Source rows:
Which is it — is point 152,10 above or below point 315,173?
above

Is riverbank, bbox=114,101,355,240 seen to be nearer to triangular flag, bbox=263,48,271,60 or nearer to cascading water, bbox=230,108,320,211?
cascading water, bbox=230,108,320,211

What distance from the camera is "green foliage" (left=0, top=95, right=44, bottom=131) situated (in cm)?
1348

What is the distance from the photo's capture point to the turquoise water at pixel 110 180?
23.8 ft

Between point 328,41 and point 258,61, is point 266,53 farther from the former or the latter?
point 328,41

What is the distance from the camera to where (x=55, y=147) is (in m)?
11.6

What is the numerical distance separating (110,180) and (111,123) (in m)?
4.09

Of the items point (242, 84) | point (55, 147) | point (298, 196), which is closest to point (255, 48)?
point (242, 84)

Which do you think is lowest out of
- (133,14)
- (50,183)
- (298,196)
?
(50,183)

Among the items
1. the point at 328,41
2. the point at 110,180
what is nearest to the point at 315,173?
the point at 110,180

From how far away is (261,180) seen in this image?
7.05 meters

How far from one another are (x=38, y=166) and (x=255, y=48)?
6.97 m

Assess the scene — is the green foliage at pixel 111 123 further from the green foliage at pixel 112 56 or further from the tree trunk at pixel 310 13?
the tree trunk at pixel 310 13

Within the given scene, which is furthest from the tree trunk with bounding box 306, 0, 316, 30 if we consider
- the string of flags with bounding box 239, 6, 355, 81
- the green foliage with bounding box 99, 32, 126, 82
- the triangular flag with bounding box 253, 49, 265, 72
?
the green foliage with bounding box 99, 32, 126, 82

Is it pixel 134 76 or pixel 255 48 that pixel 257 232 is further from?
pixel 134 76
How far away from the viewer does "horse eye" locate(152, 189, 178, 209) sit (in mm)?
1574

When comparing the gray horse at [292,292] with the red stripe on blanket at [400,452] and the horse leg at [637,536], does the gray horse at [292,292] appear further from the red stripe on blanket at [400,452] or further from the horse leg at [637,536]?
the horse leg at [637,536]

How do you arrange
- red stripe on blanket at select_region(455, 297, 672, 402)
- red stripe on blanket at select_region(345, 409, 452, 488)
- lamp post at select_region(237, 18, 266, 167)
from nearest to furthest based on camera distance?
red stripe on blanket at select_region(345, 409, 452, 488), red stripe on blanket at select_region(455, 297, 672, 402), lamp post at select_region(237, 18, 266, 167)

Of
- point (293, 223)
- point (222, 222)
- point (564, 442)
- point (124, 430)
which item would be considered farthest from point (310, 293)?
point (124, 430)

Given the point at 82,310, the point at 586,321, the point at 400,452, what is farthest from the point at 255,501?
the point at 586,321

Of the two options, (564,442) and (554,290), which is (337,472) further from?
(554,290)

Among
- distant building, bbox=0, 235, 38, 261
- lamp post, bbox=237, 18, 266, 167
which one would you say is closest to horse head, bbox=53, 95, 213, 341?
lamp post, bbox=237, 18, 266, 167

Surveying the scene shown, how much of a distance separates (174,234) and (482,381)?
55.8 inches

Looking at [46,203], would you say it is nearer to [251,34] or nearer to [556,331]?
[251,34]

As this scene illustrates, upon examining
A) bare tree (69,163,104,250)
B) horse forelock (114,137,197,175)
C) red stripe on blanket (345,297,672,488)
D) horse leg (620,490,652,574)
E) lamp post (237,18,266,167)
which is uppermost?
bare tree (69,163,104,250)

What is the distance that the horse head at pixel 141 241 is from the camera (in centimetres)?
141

__TO BE DONE__
Retype all of the rows above word for word, in the same order.

__PROBLEM SOLUTION__
Which is it — is point 152,10 above or below point 315,173?
above

Is riverbank, bbox=114,101,355,240 seen to be nearer to triangular flag, bbox=263,48,271,60 or nearer to cascading water, bbox=230,108,320,211?
cascading water, bbox=230,108,320,211

What distance from the camera is "green foliage" (left=0, top=95, right=44, bottom=131) situated (in cm)?
1348

What is the distance from the photo's capture point to the turquoise water at pixel 110 180?
23.8 ft

Between point 328,41 and point 258,61, is point 266,53 farther from the former or the latter?
point 328,41

What is the distance from the camera to where (x=55, y=147) is (in m)?
11.6

What is the numerical distance separating (110,180) and (111,123) (in m)?
4.09

Of the items point (242, 84) | point (55, 147) | point (298, 196), which is closest to point (255, 48)?
point (242, 84)

Which do you think is lowest out of
- (133,14)
- (50,183)
- (298,196)
?
(50,183)

Among the items
1. the point at 328,41
2. the point at 110,180
what is nearest to the point at 315,173?
the point at 110,180

From how far away is (261,180) seen in this image?
7.05 meters

How far from one another are (x=38, y=166) and (x=255, y=48)?
6.97 m

Assess the scene — is the green foliage at pixel 111 123 further from the green foliage at pixel 112 56 or further from the tree trunk at pixel 310 13?
the tree trunk at pixel 310 13

Within the given scene, which is furthest from the tree trunk with bounding box 306, 0, 316, 30 if we consider
- the string of flags with bounding box 239, 6, 355, 81
- the green foliage with bounding box 99, 32, 126, 82
- the triangular flag with bounding box 253, 49, 265, 72
?
the green foliage with bounding box 99, 32, 126, 82

Is it pixel 134 76 or pixel 255 48 that pixel 257 232 is further from?
pixel 134 76
How far away from the viewer does "horse eye" locate(152, 189, 178, 209) sit (in mm)?
1574

When comparing the gray horse at [292,292] with the red stripe on blanket at [400,452] and the horse leg at [637,536], does the gray horse at [292,292] appear further from the red stripe on blanket at [400,452] or further from the horse leg at [637,536]?
the horse leg at [637,536]

How do you arrange
- red stripe on blanket at select_region(455, 297, 672, 402)
- red stripe on blanket at select_region(345, 409, 452, 488)
- lamp post at select_region(237, 18, 266, 167)
from nearest to furthest based on camera distance?
red stripe on blanket at select_region(345, 409, 452, 488), red stripe on blanket at select_region(455, 297, 672, 402), lamp post at select_region(237, 18, 266, 167)

Of
- point (293, 223)
- point (222, 222)
- point (564, 442)
- point (124, 430)
which item would be considered farthest from point (310, 293)?
point (124, 430)

Given the point at 82,310, the point at 586,321, the point at 400,452, what is farthest from the point at 255,501?
the point at 586,321

Of the two options, (564,442) and (554,290), which is (337,472) further from?
(554,290)

Among
- distant building, bbox=0, 235, 38, 261
- lamp post, bbox=237, 18, 266, 167
which one would you say is closest to horse head, bbox=53, 95, 213, 341?
lamp post, bbox=237, 18, 266, 167

Surveying the scene shown, how much of a distance separates (174,234) and (482,381)?
55.8 inches

Looking at [46,203], would you say it is nearer to [251,34] or nearer to [556,331]?
[251,34]

As this scene illustrates, upon examining
A) bare tree (69,163,104,250)
B) horse forelock (114,137,197,175)
C) red stripe on blanket (345,297,672,488)
D) horse leg (620,490,652,574)
E) lamp post (237,18,266,167)
which is uppermost?
bare tree (69,163,104,250)

What is the distance that the horse head at pixel 141 241 is from the camera (in centimetres)?
141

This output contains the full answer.